The mainstream and social media is replete with educational messages on the need for proper recycling, with many focusing on the dangers of plastic-made products, as they have been identified as substantial threats to earth’s lush survival.
The reason for this message of conscious recycling habits by individuals, organisations and governments is not far-fetched, as every corner of the city could do with an improvement in waste management. One of the suggestions, which remains prominent in conversations about climate change, is the need to reduce carbon emissions in the planet’s atmosphere.
Pledging to the cause, over 130 countries have vowed to reduce carbon emission to zero by the year 2050.
The Boston Consulting Group (BCG), in a report titled, ‘Education as a catalyst for climate progress’, cited proper education as a major factor in ensuring a sharp drop in carbon emission.
It noted that education, or what it described as “climate literacy“, was key to driving awareness among individuals across the globe. Through this education, people could learn “green skills” that would help nations make a “just transition” to sustainable economies.
BCG, in its report, advocates for the centering of education in discussions about climate change, as it holds tremendous power in re-tooling the minds of individuals and collective groups to help speed up the attainment of climate goals, as “there is no time to waste”, the report said.
Individual behavioural changes also play a major role in the push for climate justice. What to eat. What to drink. What mode of travel to choose. These play vital roles in either drastically bringing down global temperature levels or spiking it further.
Early education, especially of students who can become agents of change in their respective communities, will go a long way in ensuring that the message of the extant dangers is widely communicated. These young ones will serve as educators to their relatives, spurring a “multiplier effect”.
To cover this knowledge gap, the report suggests a robust awareness drive spearheaded by educators, governments and educational institutions, with a view to devising educational frameworks that put on the front burner the message of climate change.
Giving practical examples, the report cited countries such as Italy and New Zealand, with Mexico soon joining the ranks, taking the message of climate change to schools by incorporating climate literacy into their curriculums.
In other countries such as the United States and the United Kingdom, educational institutions are being encouraged to choose environmentally friendly infrastructure, with the hope that the message will spread to a macro level.
The report brings to focus the point that as countries transition to greener systems, there would be a need to pay attention to workers in the existing “brown” system. It projects that nearly 77 million jobs face redundancy if employees in sectors that would take serious hits during the transition phase are not paid any attention.
To forestall this grim outlook, the report offers those workers need to be reskilled to be armed with the needed knowledge to enable them make occupational transitions along changing times, so as not to be left behind and undermine the work done.
Again, climate justice will create opportunities for a more inclusive economy, so long as governments take the right steps in carrying along every member of its working population.
BCG’s Call to Action
For the transition to be a just one, governments and educational bodies need to approach climate change from a wider perspective and ramp up climate literacy. One way this can be done is to tap into the benefits that lie in using data to estimate the skills needed in a green economy and gear its educational systems to delivering individuals capable of providing relevant skills.
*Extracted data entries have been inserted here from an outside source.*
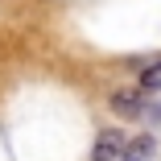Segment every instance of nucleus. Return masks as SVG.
<instances>
[{
  "label": "nucleus",
  "mask_w": 161,
  "mask_h": 161,
  "mask_svg": "<svg viewBox=\"0 0 161 161\" xmlns=\"http://www.w3.org/2000/svg\"><path fill=\"white\" fill-rule=\"evenodd\" d=\"M112 108H116L120 116H136V108H141V99H136L132 91H116V95H112Z\"/></svg>",
  "instance_id": "nucleus-3"
},
{
  "label": "nucleus",
  "mask_w": 161,
  "mask_h": 161,
  "mask_svg": "<svg viewBox=\"0 0 161 161\" xmlns=\"http://www.w3.org/2000/svg\"><path fill=\"white\" fill-rule=\"evenodd\" d=\"M120 149H124V132L120 128H103L99 136H95V161H116L120 157Z\"/></svg>",
  "instance_id": "nucleus-1"
},
{
  "label": "nucleus",
  "mask_w": 161,
  "mask_h": 161,
  "mask_svg": "<svg viewBox=\"0 0 161 161\" xmlns=\"http://www.w3.org/2000/svg\"><path fill=\"white\" fill-rule=\"evenodd\" d=\"M153 153H157V141L153 136H132V141H124L120 161H153Z\"/></svg>",
  "instance_id": "nucleus-2"
},
{
  "label": "nucleus",
  "mask_w": 161,
  "mask_h": 161,
  "mask_svg": "<svg viewBox=\"0 0 161 161\" xmlns=\"http://www.w3.org/2000/svg\"><path fill=\"white\" fill-rule=\"evenodd\" d=\"M141 91H161V62H153V66L141 75Z\"/></svg>",
  "instance_id": "nucleus-4"
}]
</instances>
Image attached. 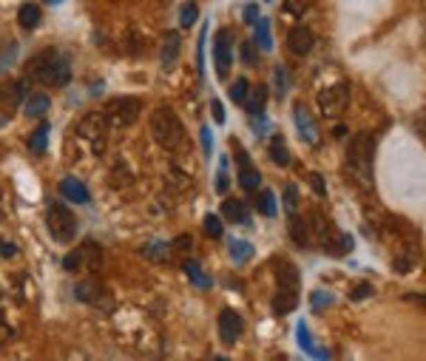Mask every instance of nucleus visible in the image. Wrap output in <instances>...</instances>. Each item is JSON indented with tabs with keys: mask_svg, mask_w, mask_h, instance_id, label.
<instances>
[{
	"mask_svg": "<svg viewBox=\"0 0 426 361\" xmlns=\"http://www.w3.org/2000/svg\"><path fill=\"white\" fill-rule=\"evenodd\" d=\"M276 282H279V290L298 293V287H301V274H298V267H296L290 259H279V262H276Z\"/></svg>",
	"mask_w": 426,
	"mask_h": 361,
	"instance_id": "nucleus-14",
	"label": "nucleus"
},
{
	"mask_svg": "<svg viewBox=\"0 0 426 361\" xmlns=\"http://www.w3.org/2000/svg\"><path fill=\"white\" fill-rule=\"evenodd\" d=\"M77 134H80V140L91 142V148H94L97 154H103L105 140H108V123H105V117L100 111H88L80 119V123H77Z\"/></svg>",
	"mask_w": 426,
	"mask_h": 361,
	"instance_id": "nucleus-6",
	"label": "nucleus"
},
{
	"mask_svg": "<svg viewBox=\"0 0 426 361\" xmlns=\"http://www.w3.org/2000/svg\"><path fill=\"white\" fill-rule=\"evenodd\" d=\"M74 296L80 299V302H85V305H94V308L111 310V299H108L103 282H97V279H83V282L74 287Z\"/></svg>",
	"mask_w": 426,
	"mask_h": 361,
	"instance_id": "nucleus-10",
	"label": "nucleus"
},
{
	"mask_svg": "<svg viewBox=\"0 0 426 361\" xmlns=\"http://www.w3.org/2000/svg\"><path fill=\"white\" fill-rule=\"evenodd\" d=\"M296 342L313 361H330V353L324 347H316V342H313L310 330H307V324H304V321H298V327H296Z\"/></svg>",
	"mask_w": 426,
	"mask_h": 361,
	"instance_id": "nucleus-16",
	"label": "nucleus"
},
{
	"mask_svg": "<svg viewBox=\"0 0 426 361\" xmlns=\"http://www.w3.org/2000/svg\"><path fill=\"white\" fill-rule=\"evenodd\" d=\"M332 305V296L324 293V290H316L313 293V310H321V308H330Z\"/></svg>",
	"mask_w": 426,
	"mask_h": 361,
	"instance_id": "nucleus-44",
	"label": "nucleus"
},
{
	"mask_svg": "<svg viewBox=\"0 0 426 361\" xmlns=\"http://www.w3.org/2000/svg\"><path fill=\"white\" fill-rule=\"evenodd\" d=\"M241 330H245V319H241V313L236 310H222L219 313V336L225 344H236V339L241 336Z\"/></svg>",
	"mask_w": 426,
	"mask_h": 361,
	"instance_id": "nucleus-12",
	"label": "nucleus"
},
{
	"mask_svg": "<svg viewBox=\"0 0 426 361\" xmlns=\"http://www.w3.org/2000/svg\"><path fill=\"white\" fill-rule=\"evenodd\" d=\"M171 251H191V236H176Z\"/></svg>",
	"mask_w": 426,
	"mask_h": 361,
	"instance_id": "nucleus-50",
	"label": "nucleus"
},
{
	"mask_svg": "<svg viewBox=\"0 0 426 361\" xmlns=\"http://www.w3.org/2000/svg\"><path fill=\"white\" fill-rule=\"evenodd\" d=\"M12 324L6 321V313L3 310H0V344H6V342H12Z\"/></svg>",
	"mask_w": 426,
	"mask_h": 361,
	"instance_id": "nucleus-43",
	"label": "nucleus"
},
{
	"mask_svg": "<svg viewBox=\"0 0 426 361\" xmlns=\"http://www.w3.org/2000/svg\"><path fill=\"white\" fill-rule=\"evenodd\" d=\"M0 256H3V259H12V256H17V248H15L12 242H6V239H0Z\"/></svg>",
	"mask_w": 426,
	"mask_h": 361,
	"instance_id": "nucleus-49",
	"label": "nucleus"
},
{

According to the report, every member of the society, coordinated by governments, need to sit at the table to discuss the way forward for a rapid transition and doubly slow down the rate of global warming.
At the root of climate literacy is girl and women education. These demographics were identified as the bedrock of improved climate conditions. The report clearly defined the relationship between the education of girls and women and bettering climate action.
It said that “women are often closest to many of the key levers for climate-related behavioural changes, such as in water usage, farming techniques, and cooking and heating habits.”
The transformative power of education cannot and should not be ignored, as it bears its weight on the future of climate actions globally. Education and economic opportunities empower individuals to take actions that will positively impact the movement to change the narrative around global climate conditions.